* **TEXT BLOCK**:
————————
Big Egg recently sat down with Becks Montgomery, Head of Creative at Recipe Advertising; we asked her to share her tips for anyone wanting to make a breakthrough in the industry, as well as some highlights from her career thus far.
You can watch the full interview below - we've marked out the chapters for you!
Alternatively you can scroll beneath it to read through a transcript, please note that some answers' wording will differ from the live commentary for legibility purposes.
I am head of creative at Recipe Advertising. I oversee all of the creative production of adverts, and any kind of social media adverts or cinema spots. Anything that advertises products I oversee.
My day to day is overseeing a team of five Product Producers and two creative managers. Within creative production at Recipe I have two internal departments. One department is run by my colleague, Kieran, who oversees more of the post production stuff. Then we also have our "new biz" kind of briefs: our other creative lead, Dom oversees any new briefs that come in.
Our biggest partners that we work with, are usually Sky, Channel Four, so they'll come to us. These days, a lot of advertising is around partnerships. So, for example, we did the Ford documentary series on Channel Four. It provides clients with a platform where the audience really resonates well with the brands. You can create idents, or 30 second adverts that partner both Ford with Channel Four.
————————
* **WORK TO COMPLETE**:
**a)** In the Becks Montgomery interview, how many Product Producers are on her team?
**b)** Pick up the Becks Montgomery interview after its last sentence and carry it on.
The lines after this point come from a separate source.

* **INFORMATION SUPPLIED**:
————————
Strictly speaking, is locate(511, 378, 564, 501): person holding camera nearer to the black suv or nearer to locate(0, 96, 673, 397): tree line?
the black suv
————————
* **FINAL RESULTS**:
**a)** Five.

**b)**
Apart from that, I manage the whole team, make sure the creative is really good. I also do the more traditional role of Creative Director as well, if we do win a job, depending on the job, I would then be the creative director across that job and go to the shoots and speak to clients; make sure that we're not only meeting our own creative needs, but what the client needs (because after all they're paying!).
I got into the industry in the very old traditional way of running and work experience. I moved to London between my second and third year at Uni, managed to get six months work experience place where I worked for free. I didn't have any relatives in London. To pay my rent, I worked weekends, evenings and just did a lot of hours every week. Every new opportunity opened new doors. I just was very lucky to meet decent people that opened doors for me that recommended me for roles.
I probably did a whole year of work experience and running, because I do think running is a really good way (still) of getting the industry - you get paid, I think it's around £100 (it was when I was running, but probably more now) per day. You can just about survive on that in London.
Whether you're driving cars, or you're just making people cups of tea, if you get to know and speak to the right people, you can progress in that way. So my first big break was at Disney, and then from there, I've progressed up the ladder.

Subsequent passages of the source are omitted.